Dave Wilkie, of Sharnbrook Grove, Wildwood, has been left with such a large amount of saggy skin on his stomach that it hangs down to his thighs and weighs a stone.
He says the skin is so uncomfortable he often feels hampered by it and when he exercises it makes such a loud slapping noise it leaves him embarrassed.
Mr Wilkie, 62, lost the weight last year after ballooning to 26 stones and suffering high blood pressure.
He was offered the chance to have gastric band surgery but refused as he wanted to lose the weight in his own way. He joined Slimming World and signed up with a gym.
But Mr Wilkie says his GP told him he would not meet tough NHS criteria for a tummy tuck even though a private consultant has told him it would improve his life.

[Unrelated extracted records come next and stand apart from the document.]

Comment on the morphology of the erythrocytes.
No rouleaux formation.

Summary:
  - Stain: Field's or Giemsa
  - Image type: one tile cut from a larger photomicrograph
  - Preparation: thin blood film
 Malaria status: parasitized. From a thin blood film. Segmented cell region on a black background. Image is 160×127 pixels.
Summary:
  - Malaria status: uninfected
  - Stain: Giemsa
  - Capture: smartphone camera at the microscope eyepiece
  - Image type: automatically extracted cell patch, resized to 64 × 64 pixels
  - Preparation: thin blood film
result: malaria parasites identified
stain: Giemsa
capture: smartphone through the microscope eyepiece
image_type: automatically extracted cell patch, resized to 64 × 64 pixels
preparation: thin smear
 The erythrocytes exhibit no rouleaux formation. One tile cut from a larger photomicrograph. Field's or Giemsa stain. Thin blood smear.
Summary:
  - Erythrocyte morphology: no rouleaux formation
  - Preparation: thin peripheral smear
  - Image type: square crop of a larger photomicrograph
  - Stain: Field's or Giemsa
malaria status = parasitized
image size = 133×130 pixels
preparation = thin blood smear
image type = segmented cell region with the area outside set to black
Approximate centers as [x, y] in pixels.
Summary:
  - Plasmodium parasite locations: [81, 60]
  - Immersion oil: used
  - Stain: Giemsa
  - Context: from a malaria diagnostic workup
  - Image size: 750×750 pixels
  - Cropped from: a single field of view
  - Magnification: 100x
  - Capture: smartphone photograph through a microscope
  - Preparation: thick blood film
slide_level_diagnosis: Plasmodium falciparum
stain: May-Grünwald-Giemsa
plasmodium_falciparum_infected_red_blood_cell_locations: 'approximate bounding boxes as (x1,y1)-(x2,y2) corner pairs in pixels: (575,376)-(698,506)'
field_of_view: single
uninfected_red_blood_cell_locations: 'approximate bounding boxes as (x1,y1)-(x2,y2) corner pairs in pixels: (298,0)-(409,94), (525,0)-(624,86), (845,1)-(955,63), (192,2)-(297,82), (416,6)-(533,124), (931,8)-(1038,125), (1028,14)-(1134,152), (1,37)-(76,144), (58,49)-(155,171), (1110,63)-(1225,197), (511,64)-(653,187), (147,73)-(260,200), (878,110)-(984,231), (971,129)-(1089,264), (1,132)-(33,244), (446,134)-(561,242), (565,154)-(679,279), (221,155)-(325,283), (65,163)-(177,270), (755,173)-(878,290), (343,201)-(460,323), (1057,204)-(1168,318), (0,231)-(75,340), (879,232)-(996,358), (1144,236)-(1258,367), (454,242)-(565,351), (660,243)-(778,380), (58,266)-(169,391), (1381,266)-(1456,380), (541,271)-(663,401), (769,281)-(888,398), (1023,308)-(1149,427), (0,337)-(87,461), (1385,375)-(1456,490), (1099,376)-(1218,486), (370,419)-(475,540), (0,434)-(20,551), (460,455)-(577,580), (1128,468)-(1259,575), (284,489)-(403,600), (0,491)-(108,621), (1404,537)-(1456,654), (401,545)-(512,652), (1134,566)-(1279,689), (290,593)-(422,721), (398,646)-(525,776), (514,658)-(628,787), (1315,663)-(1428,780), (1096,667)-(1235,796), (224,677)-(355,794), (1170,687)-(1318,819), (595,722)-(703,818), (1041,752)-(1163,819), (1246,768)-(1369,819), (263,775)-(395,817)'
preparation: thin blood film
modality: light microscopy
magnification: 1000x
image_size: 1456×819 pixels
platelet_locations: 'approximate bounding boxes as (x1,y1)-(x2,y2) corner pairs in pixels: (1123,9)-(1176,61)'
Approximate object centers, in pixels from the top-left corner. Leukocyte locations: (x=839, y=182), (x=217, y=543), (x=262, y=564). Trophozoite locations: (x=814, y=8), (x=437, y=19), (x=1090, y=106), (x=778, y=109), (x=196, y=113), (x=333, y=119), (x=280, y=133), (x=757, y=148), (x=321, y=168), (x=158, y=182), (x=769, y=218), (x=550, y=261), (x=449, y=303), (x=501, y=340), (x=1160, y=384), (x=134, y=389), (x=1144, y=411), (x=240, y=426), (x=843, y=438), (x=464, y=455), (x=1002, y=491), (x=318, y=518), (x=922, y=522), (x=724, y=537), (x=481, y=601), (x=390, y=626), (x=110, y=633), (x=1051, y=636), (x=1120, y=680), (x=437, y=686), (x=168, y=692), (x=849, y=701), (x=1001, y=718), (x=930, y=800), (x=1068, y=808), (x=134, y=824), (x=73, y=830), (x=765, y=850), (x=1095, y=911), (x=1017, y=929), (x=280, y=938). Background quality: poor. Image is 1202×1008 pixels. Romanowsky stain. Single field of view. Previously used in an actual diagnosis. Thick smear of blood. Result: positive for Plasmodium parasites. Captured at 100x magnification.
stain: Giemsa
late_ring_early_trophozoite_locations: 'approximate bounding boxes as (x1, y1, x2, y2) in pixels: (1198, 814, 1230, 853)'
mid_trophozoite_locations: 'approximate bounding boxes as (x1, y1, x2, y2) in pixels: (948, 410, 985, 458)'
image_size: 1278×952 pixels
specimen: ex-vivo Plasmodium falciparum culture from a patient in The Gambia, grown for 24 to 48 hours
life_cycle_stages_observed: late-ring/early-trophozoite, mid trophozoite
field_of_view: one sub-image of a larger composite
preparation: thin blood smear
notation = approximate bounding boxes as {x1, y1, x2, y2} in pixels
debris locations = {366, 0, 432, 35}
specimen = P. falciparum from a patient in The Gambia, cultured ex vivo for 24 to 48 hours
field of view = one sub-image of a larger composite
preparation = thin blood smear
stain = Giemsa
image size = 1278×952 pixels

“It would have cost the NHS thousands to give me a gastric band but I refused so I could lose the weight on my own and yet they won’t recognise that,” he says.
“My health has improved so much since. I used to take 10 tablets for my blood pressure but that number has reduced drastically.
My body mass index has gone from 39 to 31. I go swimming or to the gym every day and do zumba.
“The skin is so uncomfortable. I could wear smaller clothes if I didn’t have it.
"A private consultant told me it would have big health benefits so I could do more exercise and raise my self esteem.
"I would lose a stone of flesh.
“It’s so embarrassing when I’m at zumba and my skin makes a loud noise.
"I will keep losing the weight but the skin won’t go. I have saved the NHS money by not having a gastric band so I can’t believe I can’t be considered for this surgery.”
Current NHS criteria is that tummy tucks are only available in exceptional circumstances if a patient can prove that the loose and excess skin is causing significant mental distress and preventing leading a normal life.
If the disfigurement or saggy skin is not seen as profound enough to qualify on mental health grounds patients are likely to be turned down.
South Staffordshire Primary Care Trust declined to comment on Mr Wilkie’s case.